**SET TASK**
Render the lines from the one containing "How far away" through the end of the entries as a JSON list of strings, one string per line, omitting blank lines.

Spatial reasoning question entries
— begin —
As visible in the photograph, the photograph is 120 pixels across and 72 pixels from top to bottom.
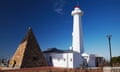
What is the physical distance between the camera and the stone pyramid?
105ft

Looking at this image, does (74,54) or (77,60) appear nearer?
(74,54)

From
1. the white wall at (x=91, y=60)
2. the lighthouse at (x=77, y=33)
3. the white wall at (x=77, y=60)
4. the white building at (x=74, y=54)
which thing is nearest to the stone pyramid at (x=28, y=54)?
the white building at (x=74, y=54)

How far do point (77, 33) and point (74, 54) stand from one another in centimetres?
652

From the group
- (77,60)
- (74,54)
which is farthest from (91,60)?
(74,54)

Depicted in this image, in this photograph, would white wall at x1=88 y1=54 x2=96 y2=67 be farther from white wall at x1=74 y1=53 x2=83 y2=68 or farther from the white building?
white wall at x1=74 y1=53 x2=83 y2=68

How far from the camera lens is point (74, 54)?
36688 mm

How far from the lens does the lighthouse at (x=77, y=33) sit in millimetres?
41184

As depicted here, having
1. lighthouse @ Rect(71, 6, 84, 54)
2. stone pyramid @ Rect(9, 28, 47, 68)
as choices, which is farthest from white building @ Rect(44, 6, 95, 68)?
stone pyramid @ Rect(9, 28, 47, 68)

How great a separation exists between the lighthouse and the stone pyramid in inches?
372

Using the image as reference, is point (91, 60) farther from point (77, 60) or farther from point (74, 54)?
point (74, 54)

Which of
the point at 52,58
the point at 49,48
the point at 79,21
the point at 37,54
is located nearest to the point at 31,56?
the point at 37,54

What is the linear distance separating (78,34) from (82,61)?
626 centimetres

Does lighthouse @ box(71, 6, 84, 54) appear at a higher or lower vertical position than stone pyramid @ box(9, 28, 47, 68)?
higher

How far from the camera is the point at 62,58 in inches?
1481
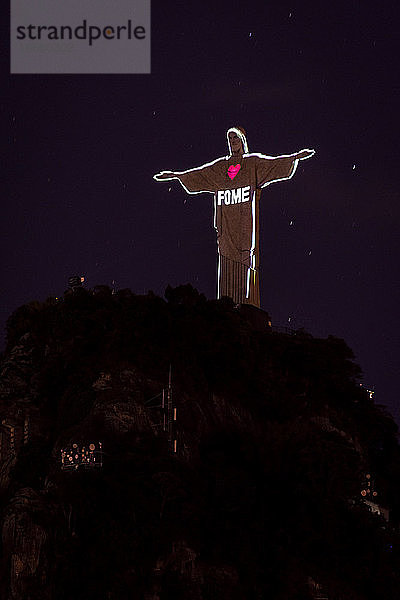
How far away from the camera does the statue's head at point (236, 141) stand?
3744cm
— end —
**FINAL ANSWER**
[
  "How far away from the camera does the statue's head at point (236, 141) stand?",
  "3744cm"
]